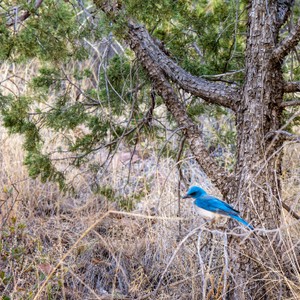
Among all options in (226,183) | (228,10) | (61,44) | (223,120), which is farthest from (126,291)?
(223,120)

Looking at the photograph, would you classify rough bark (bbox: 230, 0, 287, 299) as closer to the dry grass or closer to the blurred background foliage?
the dry grass

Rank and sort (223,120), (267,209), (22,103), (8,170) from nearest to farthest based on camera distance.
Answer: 1. (267,209)
2. (22,103)
3. (8,170)
4. (223,120)

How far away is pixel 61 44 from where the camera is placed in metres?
3.36

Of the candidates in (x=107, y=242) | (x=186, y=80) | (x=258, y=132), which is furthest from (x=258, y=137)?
(x=107, y=242)

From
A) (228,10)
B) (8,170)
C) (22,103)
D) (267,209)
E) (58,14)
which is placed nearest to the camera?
(267,209)

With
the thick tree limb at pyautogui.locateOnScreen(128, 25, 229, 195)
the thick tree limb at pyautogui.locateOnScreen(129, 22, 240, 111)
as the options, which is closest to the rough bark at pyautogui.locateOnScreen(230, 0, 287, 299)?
the thick tree limb at pyautogui.locateOnScreen(129, 22, 240, 111)

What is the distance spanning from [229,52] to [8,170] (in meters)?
2.46

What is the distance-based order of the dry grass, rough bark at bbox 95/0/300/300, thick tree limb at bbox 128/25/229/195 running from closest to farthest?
rough bark at bbox 95/0/300/300 < the dry grass < thick tree limb at bbox 128/25/229/195

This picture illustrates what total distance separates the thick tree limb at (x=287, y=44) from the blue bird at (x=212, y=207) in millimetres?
875

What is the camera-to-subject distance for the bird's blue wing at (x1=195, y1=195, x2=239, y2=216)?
9.07 feet

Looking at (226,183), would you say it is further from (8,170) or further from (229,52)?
(8,170)

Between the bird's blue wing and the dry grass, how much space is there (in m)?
0.13

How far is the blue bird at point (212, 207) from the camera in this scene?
2758 millimetres

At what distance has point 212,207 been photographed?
287 cm
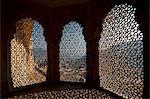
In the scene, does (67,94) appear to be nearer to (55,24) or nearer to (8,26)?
(8,26)

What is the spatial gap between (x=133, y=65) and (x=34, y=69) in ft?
20.6

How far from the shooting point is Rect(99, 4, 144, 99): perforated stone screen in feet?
19.8

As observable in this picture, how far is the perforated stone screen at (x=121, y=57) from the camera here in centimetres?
604

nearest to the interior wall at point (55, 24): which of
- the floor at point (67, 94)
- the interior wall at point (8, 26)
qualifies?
the interior wall at point (8, 26)

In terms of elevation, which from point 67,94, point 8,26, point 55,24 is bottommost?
A: point 67,94

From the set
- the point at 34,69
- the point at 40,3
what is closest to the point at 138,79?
the point at 40,3

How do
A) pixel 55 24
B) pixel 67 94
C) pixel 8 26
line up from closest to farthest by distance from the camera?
pixel 67 94, pixel 8 26, pixel 55 24

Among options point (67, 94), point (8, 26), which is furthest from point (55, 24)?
point (67, 94)

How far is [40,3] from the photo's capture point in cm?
812

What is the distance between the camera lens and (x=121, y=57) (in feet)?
23.4

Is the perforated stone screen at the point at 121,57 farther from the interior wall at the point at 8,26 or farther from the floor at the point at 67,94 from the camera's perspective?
the interior wall at the point at 8,26
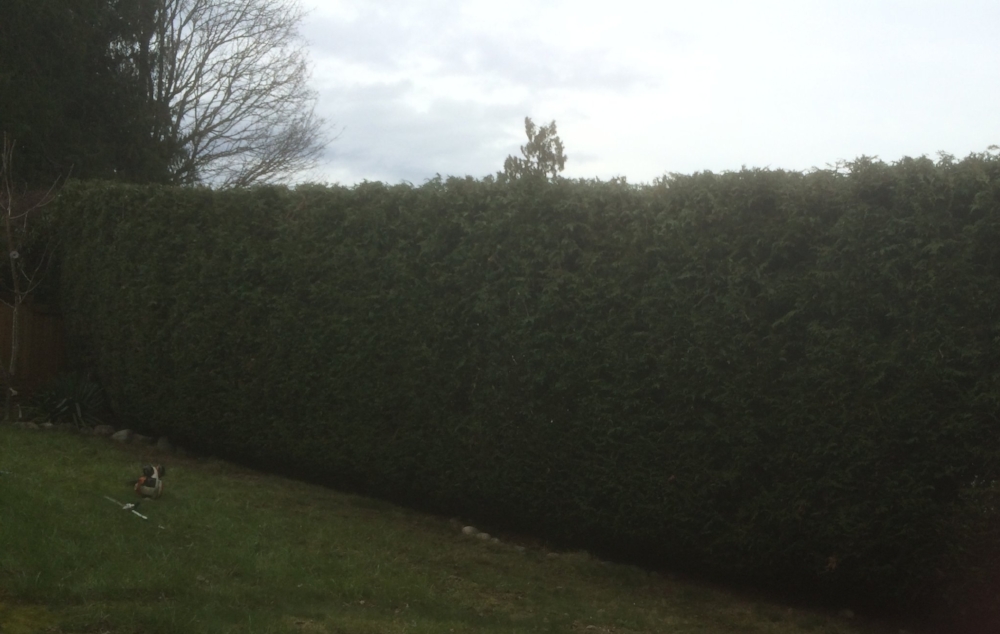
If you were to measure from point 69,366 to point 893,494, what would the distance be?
11.1 meters

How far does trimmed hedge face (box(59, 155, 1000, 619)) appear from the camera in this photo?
20.2 feet

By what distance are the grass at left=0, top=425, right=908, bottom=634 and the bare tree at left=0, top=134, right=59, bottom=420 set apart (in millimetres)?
3476

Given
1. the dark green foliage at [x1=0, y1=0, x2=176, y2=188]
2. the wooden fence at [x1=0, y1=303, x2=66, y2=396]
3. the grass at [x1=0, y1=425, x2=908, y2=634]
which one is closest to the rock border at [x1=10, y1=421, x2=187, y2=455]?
the wooden fence at [x1=0, y1=303, x2=66, y2=396]

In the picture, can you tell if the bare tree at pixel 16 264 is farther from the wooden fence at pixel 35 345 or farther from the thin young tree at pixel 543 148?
the thin young tree at pixel 543 148

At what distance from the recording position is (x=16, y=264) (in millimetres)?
12805

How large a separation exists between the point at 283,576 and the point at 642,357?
10.6 ft

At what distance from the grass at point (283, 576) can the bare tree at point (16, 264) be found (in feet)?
11.4

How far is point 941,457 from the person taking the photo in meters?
6.10

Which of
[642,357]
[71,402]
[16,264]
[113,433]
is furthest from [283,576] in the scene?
[16,264]

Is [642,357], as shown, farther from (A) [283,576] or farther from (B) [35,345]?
(B) [35,345]

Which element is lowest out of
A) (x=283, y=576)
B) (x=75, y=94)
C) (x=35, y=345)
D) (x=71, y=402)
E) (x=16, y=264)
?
(x=283, y=576)

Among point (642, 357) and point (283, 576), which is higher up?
point (642, 357)

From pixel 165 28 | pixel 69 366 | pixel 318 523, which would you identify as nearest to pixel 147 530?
pixel 318 523

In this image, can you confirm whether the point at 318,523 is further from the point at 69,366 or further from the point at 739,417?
the point at 69,366
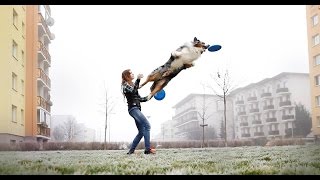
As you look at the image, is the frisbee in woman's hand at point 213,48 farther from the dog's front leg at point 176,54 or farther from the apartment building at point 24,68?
the apartment building at point 24,68

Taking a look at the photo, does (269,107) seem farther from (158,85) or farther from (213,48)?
(158,85)

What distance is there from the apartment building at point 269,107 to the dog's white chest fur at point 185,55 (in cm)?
1340

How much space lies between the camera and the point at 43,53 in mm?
6461

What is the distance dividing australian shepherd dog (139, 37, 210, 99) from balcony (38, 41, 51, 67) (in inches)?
100

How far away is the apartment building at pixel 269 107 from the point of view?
19328mm

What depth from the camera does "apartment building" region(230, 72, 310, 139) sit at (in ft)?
63.4

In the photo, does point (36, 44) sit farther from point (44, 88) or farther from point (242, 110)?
point (242, 110)

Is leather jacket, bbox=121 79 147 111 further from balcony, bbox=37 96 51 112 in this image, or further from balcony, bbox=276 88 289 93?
balcony, bbox=276 88 289 93

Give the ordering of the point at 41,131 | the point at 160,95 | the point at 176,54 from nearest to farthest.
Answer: the point at 176,54 < the point at 160,95 < the point at 41,131

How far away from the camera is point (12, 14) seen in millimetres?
5738

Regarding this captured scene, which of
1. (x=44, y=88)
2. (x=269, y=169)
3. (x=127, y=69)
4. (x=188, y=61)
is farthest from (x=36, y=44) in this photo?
(x=269, y=169)

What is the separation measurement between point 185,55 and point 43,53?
310 centimetres

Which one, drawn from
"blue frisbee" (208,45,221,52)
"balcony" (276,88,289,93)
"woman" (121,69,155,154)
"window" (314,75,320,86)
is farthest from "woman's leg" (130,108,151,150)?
"balcony" (276,88,289,93)

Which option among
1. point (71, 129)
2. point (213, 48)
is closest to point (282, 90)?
point (71, 129)
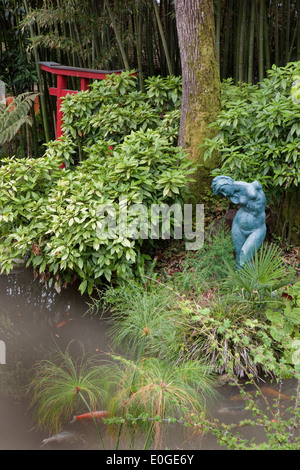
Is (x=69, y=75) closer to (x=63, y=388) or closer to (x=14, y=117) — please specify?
(x=14, y=117)

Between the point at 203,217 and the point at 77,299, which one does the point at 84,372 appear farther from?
the point at 203,217

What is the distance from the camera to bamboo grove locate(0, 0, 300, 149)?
586cm

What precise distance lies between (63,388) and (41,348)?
690mm

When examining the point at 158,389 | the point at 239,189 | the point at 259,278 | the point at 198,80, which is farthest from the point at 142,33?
the point at 158,389

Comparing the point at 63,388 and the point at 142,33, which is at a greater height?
the point at 142,33

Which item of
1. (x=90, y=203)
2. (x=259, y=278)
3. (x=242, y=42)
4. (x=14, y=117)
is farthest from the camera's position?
(x=14, y=117)

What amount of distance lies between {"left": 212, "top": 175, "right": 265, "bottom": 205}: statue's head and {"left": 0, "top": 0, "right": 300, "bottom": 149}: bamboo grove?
2.51m

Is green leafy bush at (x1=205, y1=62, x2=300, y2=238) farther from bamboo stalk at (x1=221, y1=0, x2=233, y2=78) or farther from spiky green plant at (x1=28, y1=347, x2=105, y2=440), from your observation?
spiky green plant at (x1=28, y1=347, x2=105, y2=440)

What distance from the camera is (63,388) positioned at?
10.3 ft

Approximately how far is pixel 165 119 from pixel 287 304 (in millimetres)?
2549

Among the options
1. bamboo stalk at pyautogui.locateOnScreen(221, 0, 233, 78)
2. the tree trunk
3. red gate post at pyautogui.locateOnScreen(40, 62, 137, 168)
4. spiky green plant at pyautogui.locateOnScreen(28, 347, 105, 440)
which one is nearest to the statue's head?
the tree trunk

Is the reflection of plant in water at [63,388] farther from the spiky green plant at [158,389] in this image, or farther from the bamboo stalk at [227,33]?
the bamboo stalk at [227,33]

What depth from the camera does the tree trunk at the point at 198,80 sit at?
4676 millimetres

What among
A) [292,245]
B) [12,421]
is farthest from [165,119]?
[12,421]
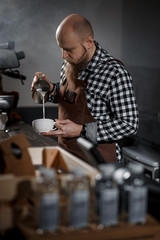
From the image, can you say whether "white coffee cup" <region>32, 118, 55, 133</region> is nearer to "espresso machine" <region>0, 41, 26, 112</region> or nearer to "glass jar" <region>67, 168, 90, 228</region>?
"espresso machine" <region>0, 41, 26, 112</region>

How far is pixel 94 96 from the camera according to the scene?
247cm

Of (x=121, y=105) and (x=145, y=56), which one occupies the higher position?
(x=145, y=56)

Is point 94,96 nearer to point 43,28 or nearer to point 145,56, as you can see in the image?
point 145,56

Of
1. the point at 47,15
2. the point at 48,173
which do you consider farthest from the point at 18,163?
the point at 47,15

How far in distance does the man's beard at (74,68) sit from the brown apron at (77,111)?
47 mm

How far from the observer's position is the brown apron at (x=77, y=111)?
252 cm

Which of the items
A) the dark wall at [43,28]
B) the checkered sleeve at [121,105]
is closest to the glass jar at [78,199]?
the checkered sleeve at [121,105]

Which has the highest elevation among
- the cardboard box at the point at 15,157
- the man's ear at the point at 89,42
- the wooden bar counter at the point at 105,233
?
the man's ear at the point at 89,42

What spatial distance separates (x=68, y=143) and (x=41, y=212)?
1579 mm

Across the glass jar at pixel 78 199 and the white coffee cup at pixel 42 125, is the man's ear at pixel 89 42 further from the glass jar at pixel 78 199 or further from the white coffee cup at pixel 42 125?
the glass jar at pixel 78 199

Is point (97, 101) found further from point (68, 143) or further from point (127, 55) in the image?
point (127, 55)

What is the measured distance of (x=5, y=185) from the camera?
1146 millimetres

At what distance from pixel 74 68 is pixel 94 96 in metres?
0.33

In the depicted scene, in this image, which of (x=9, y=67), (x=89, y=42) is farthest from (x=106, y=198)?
(x=9, y=67)
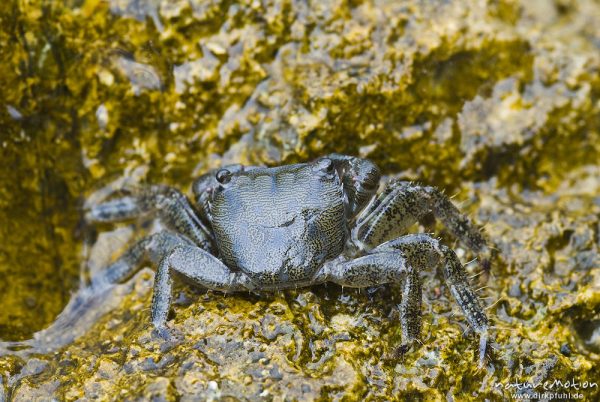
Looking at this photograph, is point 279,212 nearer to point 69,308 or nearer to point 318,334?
point 318,334

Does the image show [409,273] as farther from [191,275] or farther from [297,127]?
[297,127]

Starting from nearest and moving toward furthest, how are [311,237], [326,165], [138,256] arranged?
[311,237], [326,165], [138,256]

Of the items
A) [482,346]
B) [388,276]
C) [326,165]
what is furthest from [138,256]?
[482,346]

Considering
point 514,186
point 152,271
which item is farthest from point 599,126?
point 152,271

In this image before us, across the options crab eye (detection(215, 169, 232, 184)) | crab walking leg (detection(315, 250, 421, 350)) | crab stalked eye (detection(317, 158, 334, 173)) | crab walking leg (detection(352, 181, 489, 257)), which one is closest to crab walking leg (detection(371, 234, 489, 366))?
crab walking leg (detection(315, 250, 421, 350))

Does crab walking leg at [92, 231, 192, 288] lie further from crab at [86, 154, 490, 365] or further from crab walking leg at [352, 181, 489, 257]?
crab walking leg at [352, 181, 489, 257]

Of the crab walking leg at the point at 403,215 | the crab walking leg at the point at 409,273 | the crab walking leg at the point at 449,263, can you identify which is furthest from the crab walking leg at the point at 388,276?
the crab walking leg at the point at 403,215
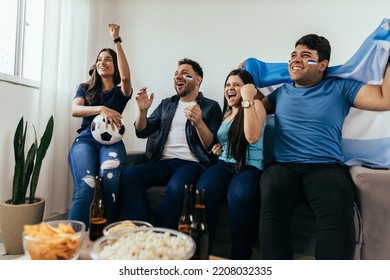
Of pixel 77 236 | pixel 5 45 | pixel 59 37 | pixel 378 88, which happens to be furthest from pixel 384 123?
pixel 5 45

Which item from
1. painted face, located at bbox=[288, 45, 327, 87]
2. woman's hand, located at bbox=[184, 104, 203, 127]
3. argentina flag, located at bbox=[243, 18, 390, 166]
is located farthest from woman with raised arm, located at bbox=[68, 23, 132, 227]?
argentina flag, located at bbox=[243, 18, 390, 166]

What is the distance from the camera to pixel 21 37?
1.83 metres

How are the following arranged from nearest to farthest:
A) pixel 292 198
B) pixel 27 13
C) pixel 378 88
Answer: pixel 292 198, pixel 378 88, pixel 27 13

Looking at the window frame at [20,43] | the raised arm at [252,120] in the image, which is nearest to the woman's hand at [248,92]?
the raised arm at [252,120]

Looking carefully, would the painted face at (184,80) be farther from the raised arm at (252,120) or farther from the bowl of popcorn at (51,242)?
the bowl of popcorn at (51,242)

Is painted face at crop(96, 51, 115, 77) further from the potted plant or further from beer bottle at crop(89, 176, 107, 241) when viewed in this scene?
beer bottle at crop(89, 176, 107, 241)

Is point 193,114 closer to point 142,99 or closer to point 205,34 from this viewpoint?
point 142,99

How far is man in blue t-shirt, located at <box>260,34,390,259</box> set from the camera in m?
1.05

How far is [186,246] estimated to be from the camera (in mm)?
687

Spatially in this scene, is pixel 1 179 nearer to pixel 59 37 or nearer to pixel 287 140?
pixel 59 37

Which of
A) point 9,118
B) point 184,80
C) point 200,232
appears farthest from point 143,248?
point 9,118

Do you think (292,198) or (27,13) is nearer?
(292,198)

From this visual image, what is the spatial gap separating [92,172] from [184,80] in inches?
30.4
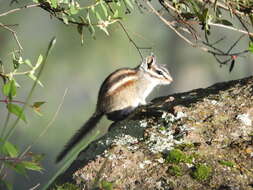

=== Task ===
Format the listing as a Markdown table with columns Row and Line, starting at the line that contains "In terms of" and ending after the line that contains "pixel 67 94, pixel 8 26, pixel 55 24". Number each line in order and leave out blank lines.

=== Final result ===
| Row | Line |
|---|---|
| 1 | In terms of elevation, which from point 67,94, point 8,26, point 55,24 is bottommost? |
| 2 | A: point 67,94 |
| 3 | From the set |
| 4 | - the point at 34,69 |
| 5 | - the point at 40,3 |
| 6 | what is closest to the point at 138,79? |
| 7 | the point at 40,3 |
| 8 | How do |
| 9 | A) pixel 55 24 |
| 10 | B) pixel 67 94 |
| 11 | C) pixel 8 26 |
| 12 | line up from closest to farthest by distance from the camera? |
| 13 | pixel 67 94, pixel 8 26, pixel 55 24 |